Studi yang dipublikasikan di American Psychological Association menunjukkan bahwa mengumpat ternyata bisa memberikan manfaat nyata, terutama dalam meningkatkan performa fisik.
Psikolog Richard Stephens dari Keele University, Inggris, bersama timnya menemukan bahwa orang yang mengumpat saat melakukan aktivitas fisik cenderung tampil lebih baik dan mampu bertahan lebih lama dalam menghadapi tantangan yang berat.
Beberapa contoh ujiannya cukup sederhana, namun menyiksa: seberapa lama seseorang mampu menahan tangan di dalam air es, atau berapa lama ia bisa mempertahankan posisi plank sambil mencoba melakukan push-up.
“Dalam banyak situasi, orang cenderung menahan diri baik secara sadar maupun tidak untuk tidak menggunakan seluruh kekuatannya,” kata Stephens sebagaimana dikutip Newsweek.

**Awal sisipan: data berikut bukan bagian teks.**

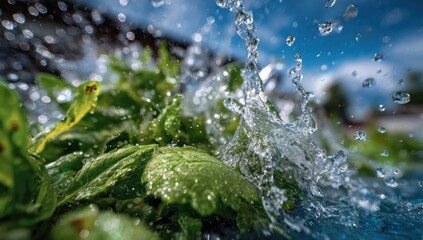 Vibrant green leaves drenched in splashing water, sunlit outdoors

“Mengumpat adalah cara yang mudah untuk membuat diri sendiri lebih fokus, lebih percaya diri, tidak mudah terdistraksi, dan berani mencoba sedikit lebih jauh.”

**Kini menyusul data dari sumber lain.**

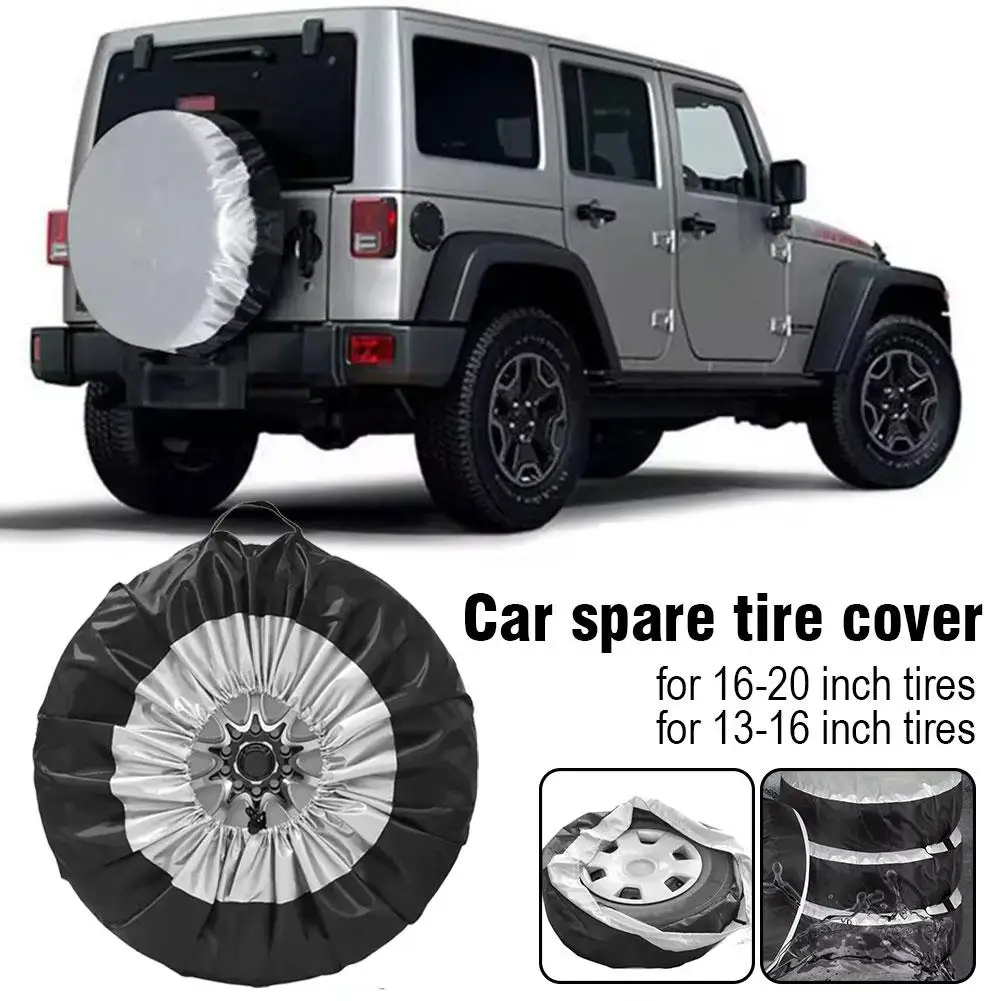 1pc Car Spare Tire Cover Wheel Protector Waterproof UV Resistant Dustproof for 13-16 16-20 Inch Tire SUV Trailer RV Accessories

Temuan ini bukan hasil kebetulan. Menurut Stephens, efek positif mengumpat telah berulang kali terbukti dalam berbagai penelitian. Tantangannya kini adalah memahami bagaimana mekanisme psikologis di baliknya.
Untuk menjawab pertanyaan tersebut, para peneliti melakukan dua eksperimen. Dalam eksperimen pertama, peserta dibagi menjadi dua kelompok, mereka yang diizinkan mengumpat selama tantangan fisik dan mereka yang tidak.
Total ada 192 partisipan dalam studi ini. Setiap peserta diminta mengucapkan kata tertentu setiap dua detik saat melakukan chair push-up. Satu kelompok mengulang kata umpatan pilihan mereka, sementara kelompok lain hanya mengucapkan kata netral.
Setelah latihan selesai, para peserta diminta mengisi kuesioner tentang kondisi mental mereka selama tantangan berlangsung. Mereka menilai sendiri tingkat kepercayaan diri, perasaan positif, hingga seberapa lucu atau tidaknya situasi yang mereka alami—semua aspek yang berkaitan dengan kondisi mental tanpa hambatan atau disinhibition.
Awalnya, para peneliti menduga bahwa umpatan membuat seseorang masuk ke kondisi mental yang lebih bebas dari kendali sosial, sehingga otak menjadi lebih berani mengambil risiko dan tidak terlalu fokus pada rasa sakit atau dampak negatif.
“Dengan mengumpat, kita melepaskan batasan sosial dan memberi izin pada diri sendiri untuk mendorong kemampuan lebih jauh,” ujar Stephens.
Hasil eksperimen mengkonfirmasi dugaan tersebut. Peserta yang mengumpat mampu menopang berat tubuh mereka lebih lama dibanding mereka yang hanya mengucapkan kata netral.
Analisis lebih lanjut menunjukkan bahwa mengumpat meningkatkan rasa percaya diri, membantu peserta masuk ke kondisi flow psikologis, serta mengalihkan perhatian dari rasa tidak nyaman, faktor-faktor penting yang membuat latihan berat terasa lebih bisa ditoleransi.
“Temuan ini membantu menjelaskan mengapa mengumpat begitu umum dilakukan,” kata Stephens. “Ini adalah alat peningkat performa yang benar-benar netral kalori, bebas obat, murah, dan selalu tersedia ketika kita membutuhkan dorongan ekstra.”
Jadi, meski tak selalu pantas di semua situasi, penelitian ini menunjukkan bahwa di saat-saat tertentu, terutama ketika tubuh dan mental sedang diuji, mengumpat bisa jadi senjata kecil yang memberi dampak besar.